Copy the lines from the one containing "With this photo" through the end of the lines, swapping "scattered debris" for "fallen debris" and leaving everything else unchanged. Leave the pictures out of your copy.

============

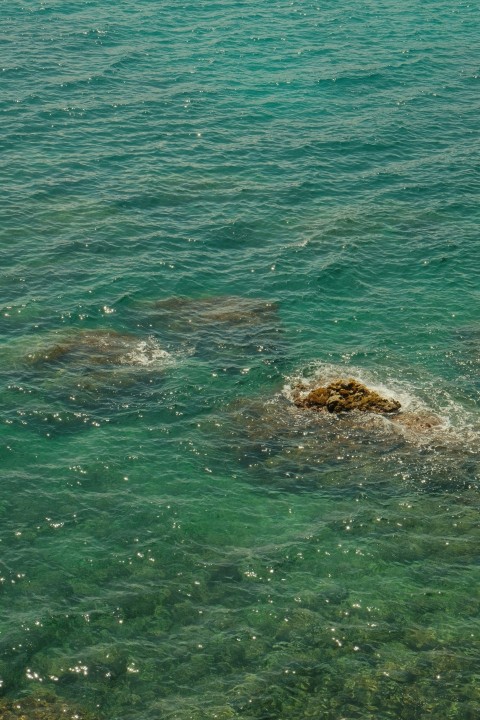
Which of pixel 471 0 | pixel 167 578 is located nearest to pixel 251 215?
pixel 167 578

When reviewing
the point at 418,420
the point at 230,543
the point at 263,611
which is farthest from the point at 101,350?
the point at 263,611

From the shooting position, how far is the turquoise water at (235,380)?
107 ft

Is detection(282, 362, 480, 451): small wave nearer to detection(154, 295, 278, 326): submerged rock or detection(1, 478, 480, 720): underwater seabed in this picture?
detection(1, 478, 480, 720): underwater seabed

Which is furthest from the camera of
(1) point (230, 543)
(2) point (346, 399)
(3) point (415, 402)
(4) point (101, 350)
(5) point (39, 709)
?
(4) point (101, 350)

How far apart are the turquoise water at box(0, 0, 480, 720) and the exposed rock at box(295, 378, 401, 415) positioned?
0.80 meters

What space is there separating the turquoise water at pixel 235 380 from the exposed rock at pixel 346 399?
2.64 feet

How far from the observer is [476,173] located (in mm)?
69312

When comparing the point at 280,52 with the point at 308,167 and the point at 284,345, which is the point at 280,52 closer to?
the point at 308,167

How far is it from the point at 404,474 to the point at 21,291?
26546mm

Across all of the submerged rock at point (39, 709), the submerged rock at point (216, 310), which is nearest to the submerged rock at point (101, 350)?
the submerged rock at point (216, 310)

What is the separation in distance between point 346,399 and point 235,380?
248 inches

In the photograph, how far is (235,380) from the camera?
4759 cm

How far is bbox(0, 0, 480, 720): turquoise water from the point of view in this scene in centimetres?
3269

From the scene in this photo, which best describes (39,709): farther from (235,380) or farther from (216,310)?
(216,310)
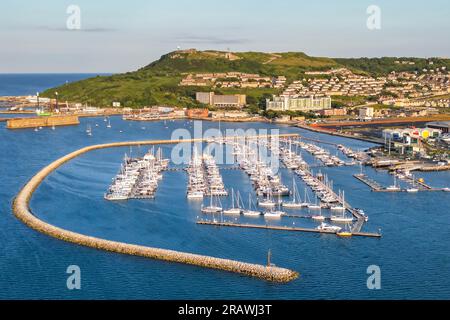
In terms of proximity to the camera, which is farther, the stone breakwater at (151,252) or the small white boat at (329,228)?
the small white boat at (329,228)

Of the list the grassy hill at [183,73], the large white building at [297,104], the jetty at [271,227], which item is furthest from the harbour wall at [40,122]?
the jetty at [271,227]

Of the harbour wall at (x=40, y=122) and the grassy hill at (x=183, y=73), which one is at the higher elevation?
the grassy hill at (x=183, y=73)

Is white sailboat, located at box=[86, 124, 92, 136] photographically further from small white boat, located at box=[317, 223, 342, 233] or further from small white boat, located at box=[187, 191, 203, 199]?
small white boat, located at box=[317, 223, 342, 233]

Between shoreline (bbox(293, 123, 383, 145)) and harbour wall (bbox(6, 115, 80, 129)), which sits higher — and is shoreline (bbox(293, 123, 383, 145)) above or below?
below

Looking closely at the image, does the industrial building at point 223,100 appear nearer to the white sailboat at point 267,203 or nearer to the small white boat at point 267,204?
the white sailboat at point 267,203

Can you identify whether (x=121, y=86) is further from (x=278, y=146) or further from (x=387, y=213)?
(x=387, y=213)

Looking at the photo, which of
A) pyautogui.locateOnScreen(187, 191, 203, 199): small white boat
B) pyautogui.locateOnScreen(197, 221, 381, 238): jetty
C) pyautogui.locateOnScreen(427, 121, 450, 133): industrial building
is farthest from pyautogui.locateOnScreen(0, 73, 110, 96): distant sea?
pyautogui.locateOnScreen(197, 221, 381, 238): jetty
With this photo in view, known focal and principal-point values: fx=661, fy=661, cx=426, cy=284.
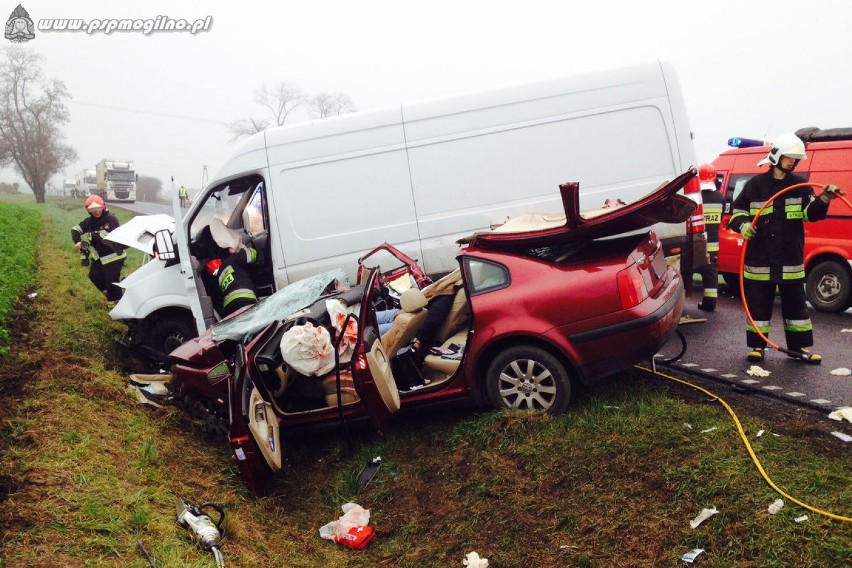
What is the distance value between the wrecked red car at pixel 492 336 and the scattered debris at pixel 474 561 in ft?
4.06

============

- [REPLY]:
With this photo in view, known focal and principal-point values: fx=661, fy=661, cx=426, cy=284.
What is the distance value between the wrecked red car at pixel 492 336 and the fallen debris at pixel 474 561 in ft?
4.06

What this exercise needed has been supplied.